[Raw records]

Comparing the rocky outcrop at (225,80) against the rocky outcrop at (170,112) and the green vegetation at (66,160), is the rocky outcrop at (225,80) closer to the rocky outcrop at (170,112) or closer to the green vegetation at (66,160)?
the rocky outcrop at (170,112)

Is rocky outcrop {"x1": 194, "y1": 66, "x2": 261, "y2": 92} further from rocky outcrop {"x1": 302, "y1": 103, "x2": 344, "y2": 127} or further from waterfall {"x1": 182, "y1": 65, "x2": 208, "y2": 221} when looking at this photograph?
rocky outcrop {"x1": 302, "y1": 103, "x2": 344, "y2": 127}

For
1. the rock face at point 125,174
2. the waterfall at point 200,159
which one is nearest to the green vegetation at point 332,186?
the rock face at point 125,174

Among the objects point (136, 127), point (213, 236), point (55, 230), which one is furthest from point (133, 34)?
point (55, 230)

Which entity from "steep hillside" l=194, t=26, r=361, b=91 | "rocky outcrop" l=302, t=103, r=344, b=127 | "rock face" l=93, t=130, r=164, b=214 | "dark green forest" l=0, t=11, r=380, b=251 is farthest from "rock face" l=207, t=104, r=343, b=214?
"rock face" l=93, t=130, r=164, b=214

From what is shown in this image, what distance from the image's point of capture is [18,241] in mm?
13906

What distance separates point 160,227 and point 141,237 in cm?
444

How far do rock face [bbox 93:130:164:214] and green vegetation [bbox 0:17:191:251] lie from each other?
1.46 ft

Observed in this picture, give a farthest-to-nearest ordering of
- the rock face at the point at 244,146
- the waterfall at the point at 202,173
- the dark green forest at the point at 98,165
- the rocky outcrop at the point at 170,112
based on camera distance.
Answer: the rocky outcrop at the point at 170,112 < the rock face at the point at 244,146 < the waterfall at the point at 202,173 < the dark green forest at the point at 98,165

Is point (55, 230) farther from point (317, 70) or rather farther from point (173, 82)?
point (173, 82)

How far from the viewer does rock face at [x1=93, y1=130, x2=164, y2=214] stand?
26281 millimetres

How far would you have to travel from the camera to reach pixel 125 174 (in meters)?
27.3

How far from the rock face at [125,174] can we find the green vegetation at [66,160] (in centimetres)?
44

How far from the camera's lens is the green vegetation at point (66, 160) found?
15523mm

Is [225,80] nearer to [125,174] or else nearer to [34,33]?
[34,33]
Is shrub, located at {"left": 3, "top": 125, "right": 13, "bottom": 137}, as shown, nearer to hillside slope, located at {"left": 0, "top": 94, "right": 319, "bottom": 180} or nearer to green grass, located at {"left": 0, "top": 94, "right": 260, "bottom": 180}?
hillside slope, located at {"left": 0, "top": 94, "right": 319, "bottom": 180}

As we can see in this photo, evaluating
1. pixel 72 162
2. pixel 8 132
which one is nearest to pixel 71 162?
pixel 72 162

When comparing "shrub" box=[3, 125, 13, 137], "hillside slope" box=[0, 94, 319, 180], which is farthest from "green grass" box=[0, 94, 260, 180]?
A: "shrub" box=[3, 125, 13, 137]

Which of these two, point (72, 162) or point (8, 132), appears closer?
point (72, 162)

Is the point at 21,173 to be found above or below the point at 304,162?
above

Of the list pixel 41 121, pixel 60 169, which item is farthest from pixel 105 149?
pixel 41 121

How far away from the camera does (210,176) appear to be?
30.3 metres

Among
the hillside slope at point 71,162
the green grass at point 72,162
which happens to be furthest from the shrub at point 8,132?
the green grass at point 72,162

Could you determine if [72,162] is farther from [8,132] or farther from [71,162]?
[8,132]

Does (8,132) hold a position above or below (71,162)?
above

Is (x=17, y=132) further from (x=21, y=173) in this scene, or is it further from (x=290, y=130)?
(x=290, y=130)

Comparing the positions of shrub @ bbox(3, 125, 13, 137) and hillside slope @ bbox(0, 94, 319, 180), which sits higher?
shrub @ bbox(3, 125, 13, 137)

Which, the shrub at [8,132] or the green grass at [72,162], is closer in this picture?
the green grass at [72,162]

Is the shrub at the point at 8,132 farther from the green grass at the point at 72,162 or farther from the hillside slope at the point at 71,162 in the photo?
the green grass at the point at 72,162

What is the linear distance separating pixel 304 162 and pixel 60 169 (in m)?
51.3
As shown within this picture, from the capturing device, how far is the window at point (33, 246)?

§ **Exercise directions**
Rewrite the records above, putting "steep slope" in place of every occurrence of "steep hillside" and keeping all other text the same.

§ **Answer to this problem**
Comparing the rocky outcrop at (225,80) against the rocky outcrop at (170,112) and the green vegetation at (66,160), is the rocky outcrop at (225,80) closer to the rocky outcrop at (170,112) or closer to the green vegetation at (66,160)?
the rocky outcrop at (170,112)

Is rocky outcrop {"x1": 194, "y1": 66, "x2": 261, "y2": 92} further from rocky outcrop {"x1": 302, "y1": 103, "x2": 344, "y2": 127} or further from waterfall {"x1": 182, "y1": 65, "x2": 208, "y2": 221} when looking at this photograph?
rocky outcrop {"x1": 302, "y1": 103, "x2": 344, "y2": 127}

For
1. the rock face at point 125,174
2. the waterfall at point 200,159
which one is nearest to the green vegetation at point 332,186?
the rock face at point 125,174

Among the objects point (136, 127), point (213, 236), point (55, 230), which one is furthest from point (133, 34)?
point (55, 230)

Which entity from "steep slope" l=194, t=26, r=361, b=91 | "rocky outcrop" l=302, t=103, r=344, b=127 | "rock face" l=93, t=130, r=164, b=214 | "dark green forest" l=0, t=11, r=380, b=251 is farthest from "rock face" l=207, t=104, r=343, b=214?
"rock face" l=93, t=130, r=164, b=214

From what is shown in this image, what distance from the image's point of capture is [18,241] in mm?
13906

What distance separates point 160,227 and point 141,237 in cm?
444

How far do rock face [bbox 93:130:164:214] and green vegetation [bbox 0:17:191:251] lie from each other?
1.46 ft

Observed in this picture, give a farthest-to-nearest ordering of
- the rock face at the point at 244,146
- the waterfall at the point at 202,173
- the dark green forest at the point at 98,165
- the rocky outcrop at the point at 170,112
based on camera distance.
Answer: the rocky outcrop at the point at 170,112 < the rock face at the point at 244,146 < the waterfall at the point at 202,173 < the dark green forest at the point at 98,165

Is point (55, 230) farther from point (317, 70) or rather farther from point (173, 82)?
point (173, 82)

How far from the viewer does rock face at [x1=93, y1=130, x2=164, y2=214] stand?
26281 millimetres

How far would you have to travel from the camera to reach pixel 125 174 (in meters)?
27.3

How far from the rock face at [125,174] can we find the green vegetation at [66,160] (in centimetres)?
44

How far from the camera's lens is the green vegetation at point (66, 160) found?
15523mm

Is [225,80] nearer to [125,174] or else nearer to [34,33]?
[34,33]
Is shrub, located at {"left": 3, "top": 125, "right": 13, "bottom": 137}, as shown, nearer to hillside slope, located at {"left": 0, "top": 94, "right": 319, "bottom": 180} or nearer to green grass, located at {"left": 0, "top": 94, "right": 260, "bottom": 180}?
hillside slope, located at {"left": 0, "top": 94, "right": 319, "bottom": 180}

As we can see in this photo, evaluating
1. pixel 72 162
2. pixel 8 132
which one is nearest to pixel 71 162?
pixel 72 162

When comparing "shrub" box=[3, 125, 13, 137], "hillside slope" box=[0, 94, 319, 180], which is farthest from "green grass" box=[0, 94, 260, 180]?
A: "shrub" box=[3, 125, 13, 137]

Which of these two, point (72, 162) or point (8, 132), appears closer?
point (72, 162)

Is the point at 21,173 to be found above or below the point at 304,162?
above

Of the list pixel 41 121, pixel 60 169, which item is farthest from pixel 105 149?
pixel 41 121

How far away from the camera does (210,176) appear to be?
30.3 metres

Among
the hillside slope at point 71,162
the green grass at point 72,162
which happens to be furthest from the shrub at point 8,132?
the green grass at point 72,162

Could you determine if [72,162] is farther from [8,132] or farther from [71,162]?
[8,132]

Does (8,132) hold a position above or below (71,162)?
above

Is (x=17, y=132) further from (x=21, y=173) in this scene, or is it further from (x=290, y=130)?
(x=290, y=130)

Comparing the positions of shrub @ bbox(3, 125, 13, 137) and hillside slope @ bbox(0, 94, 319, 180), which sits higher?
shrub @ bbox(3, 125, 13, 137)

Which, the shrub at [8,132] or the green grass at [72,162], is closer in this picture?
the green grass at [72,162]

Is the shrub at the point at 8,132 farther from the green grass at the point at 72,162 or farther from the hillside slope at the point at 71,162 in the photo?
the green grass at the point at 72,162

What is the linear distance separating pixel 304 162 and pixel 60 169 (in m)?
51.3
As shown within this picture, from the capturing device, how far is the window at point (33, 246)?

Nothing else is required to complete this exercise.